Parson’s School’da okuduğum dönemde New York’un eşcinsel camiasıyla hayli içli dışlı olmuştum. Lezbiyen deneyler yaşadığım o günlerde sevgilim olan kadın camia içinde tanınan ve tecrübeli bir insandı. Onun sayesinde New York’un eşcinsel dünyasının derinliğine hayli girmiştim.

Şehrin eşcinsel dünyası hem benim hem de dünya için çok özeldir.

Bu camianın haklarını alması şehrin Village diye bilinen semtinde bulunan Stonewall barında 1968’de başlayan büyük isyandan sonra olmuştur.

Mitinglerinde özellikle militan eşcinsellerin neredeyse milli marşı olmuş Village People’un YMCA şarkısıyla dans eden Trump belki  bunu bilmiyor olabilir, ama büyük güven duyarak başladığı yeni  başkanlığına en büyük ve sert muhalefetin  LGBT+ camiasından geleceğini göremiyor olmalı.

Başla hiçbir şeyden korkmuyor olabilir ama onlardan korkmaya başlasa bence iyi olacak.

Çünkü Village’daki barlarda mırıldanmalar, sokağa çıkalım konuşmaları duyulmaya çoktan başlamış arkadaşlarımın dediğine göre.

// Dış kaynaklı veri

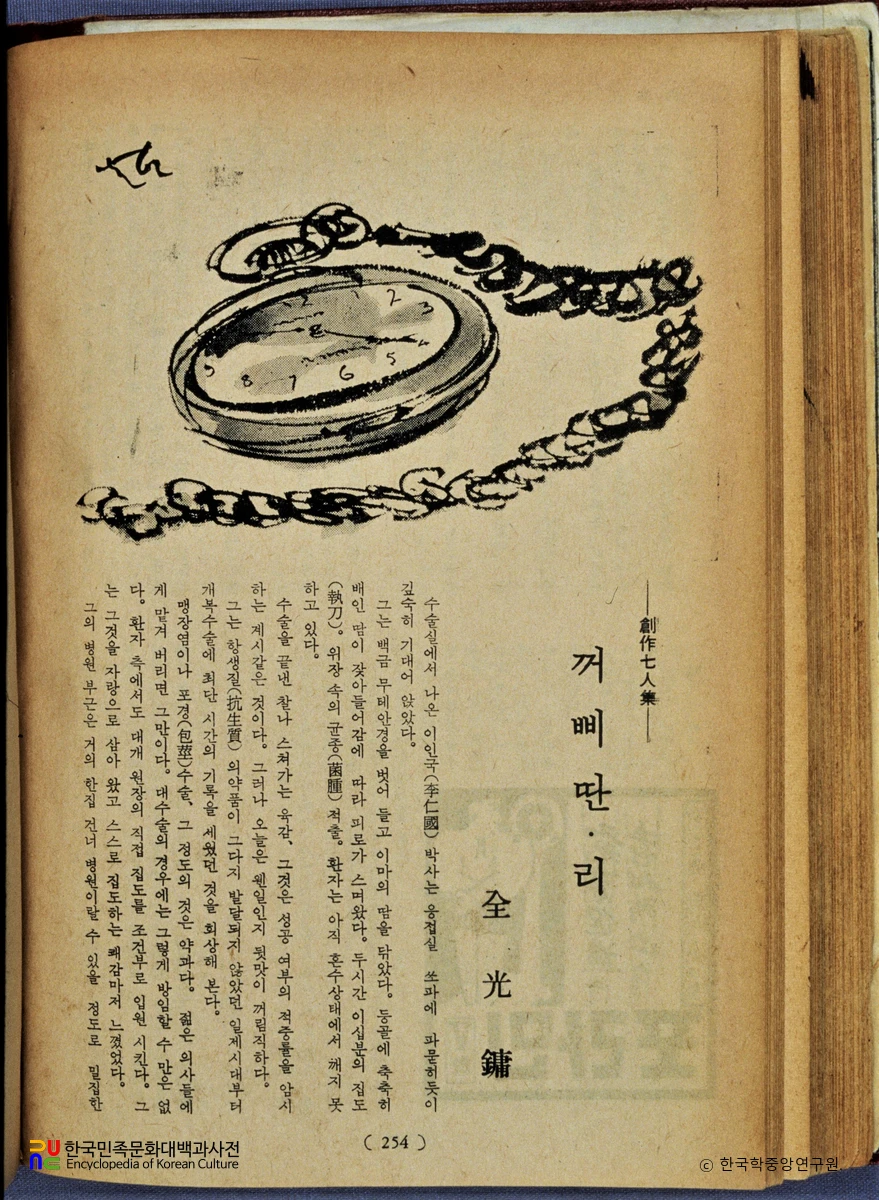 꺼삐딴리 / 전광용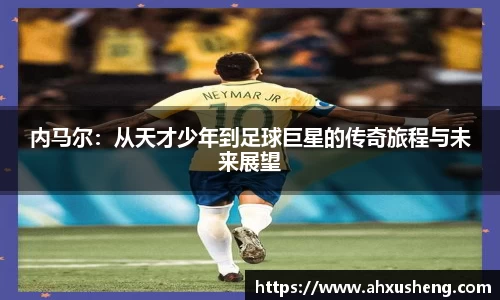 ag旗舰厅平台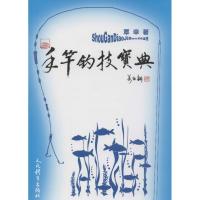 正版新书]手竿钓技宝典覃幸9787500949893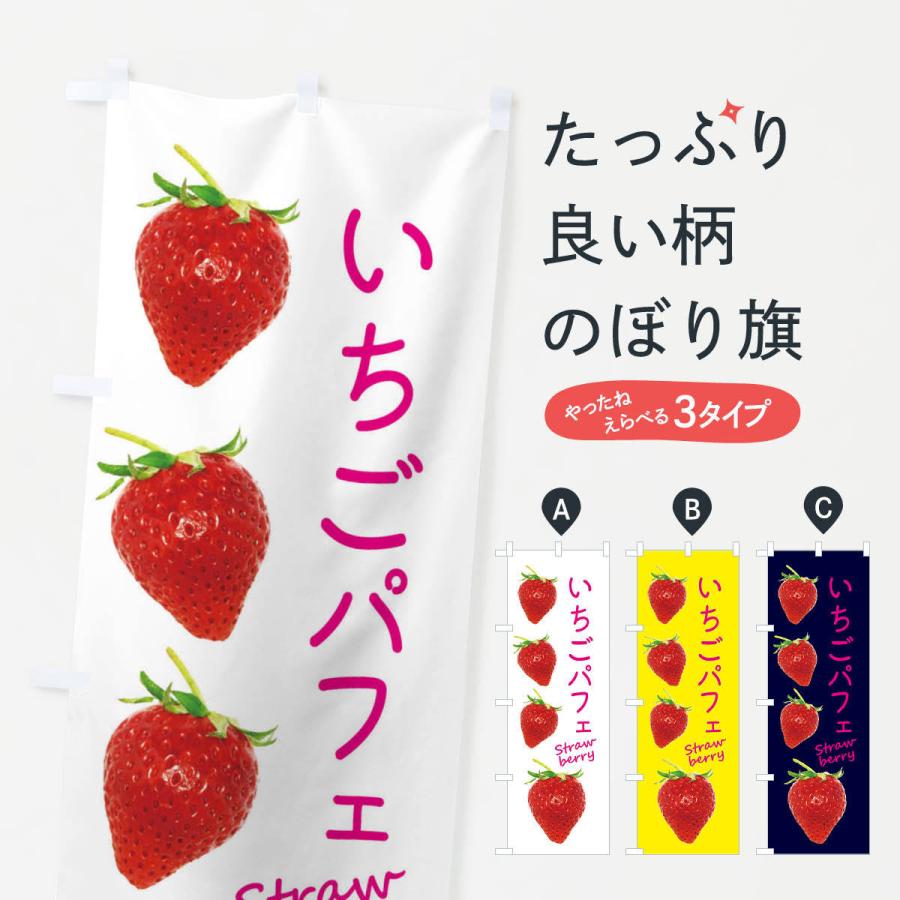 国内送料無料 のぼり旗 いちごパフェ Cisama Sc Gov Br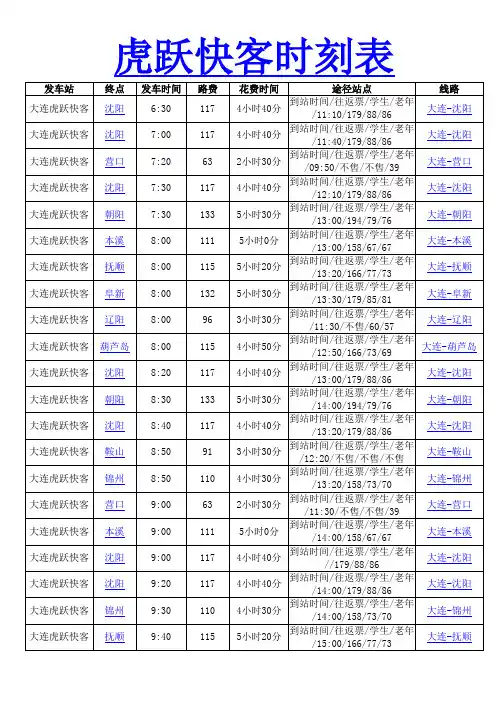 虎跃快客时刻表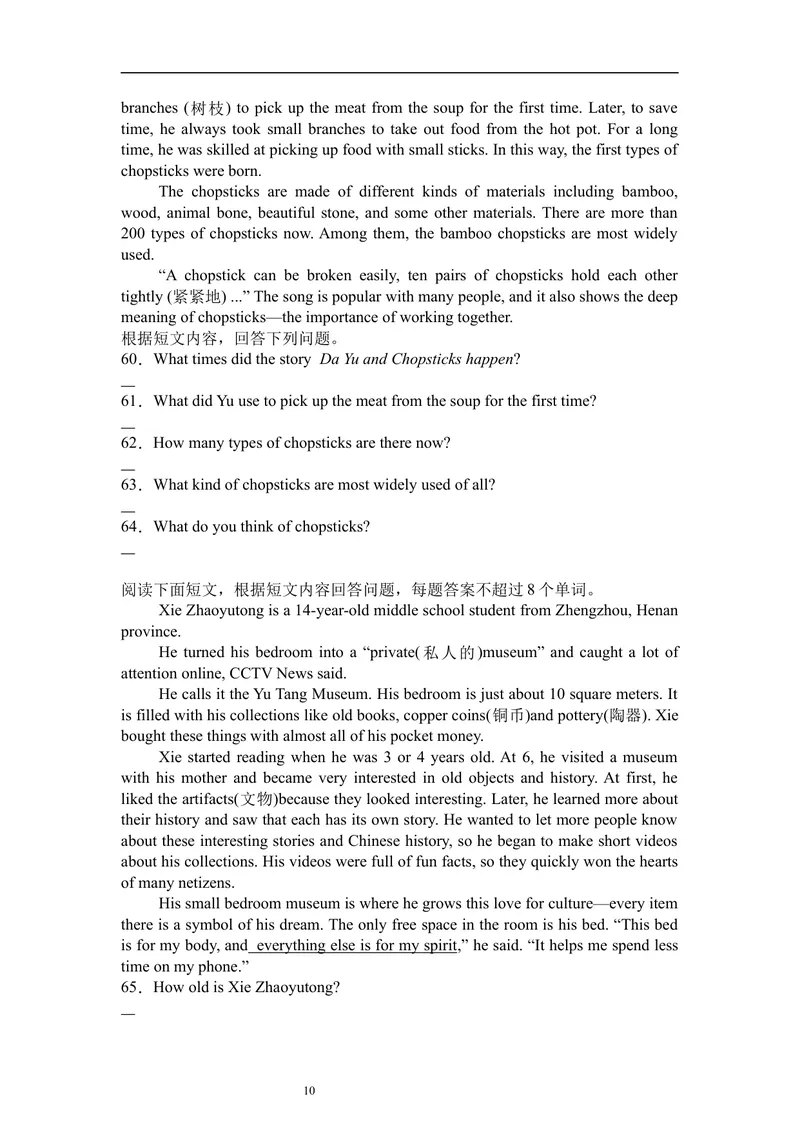 《暑假题型专项：任务型阅读（30）_初中英语789_26秋最新人教版英语九年级上册_26秋人教九上_30、暑假作业word版_暑假题型专项》第10页预览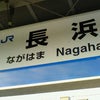 金沢への画像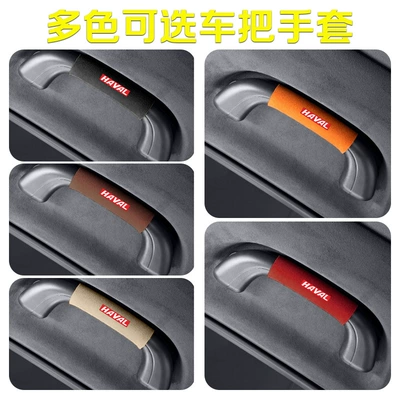 Shenshou Car Roof Handle Cover, Sürətlər qutusu və əl tormozu başlıqları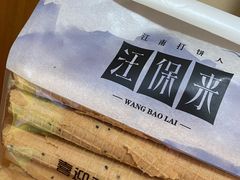 -汪保来(杭州解放路店)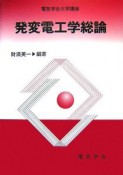 発変電工学総論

Deneyimlerimden bildiğim için onların sokak gösterileri sertliğe açık olur daima. Kendileri başlatmaz sertliği ama üzerlerine gelinirse tepkileri de fena olur.

Donald Trump göreve başladığı 20 Ocak’taki yemin töreninde yönetiminin resmi politikasını “erkek ve kadın olarak sadece iki cins vardır” şeklinde açıklamış ve devlet kurumlarındaki tüm düzenlemelerin bu prensibe uygun olarak yeniden düzenleneceğini belirtmişti. Aynı gün imzaladığı başkanlık kararnamesiyle Biden döneminde getirilen “çeşitlilik, eşitlik ve kapsayıcılık” politikalarını resmen kaldırdı. 

Herkes bunu rutin bir haber olarak okumuş olabilir, ama bu aslında eşcinsellere açılmış bir savaştı.

Şimdi camia yine 1968’de olduğu gibi Village barlarında başkanın açtığı savaşa nasıl cevap verileceğini konuşmaya başlamış. 

LGBT+’daki  + kadını bir sahibe olarak şu anda o kafelerde barlarda olup sohbetlere katılmak çok isterdim. WhatsApp gruplarından anladığım kadarıyla bu camia çok sert bir tepki koymaya hazırlanıyor.

Bahar aylarının New York’ta sakin geçeceğini hiç sanmam.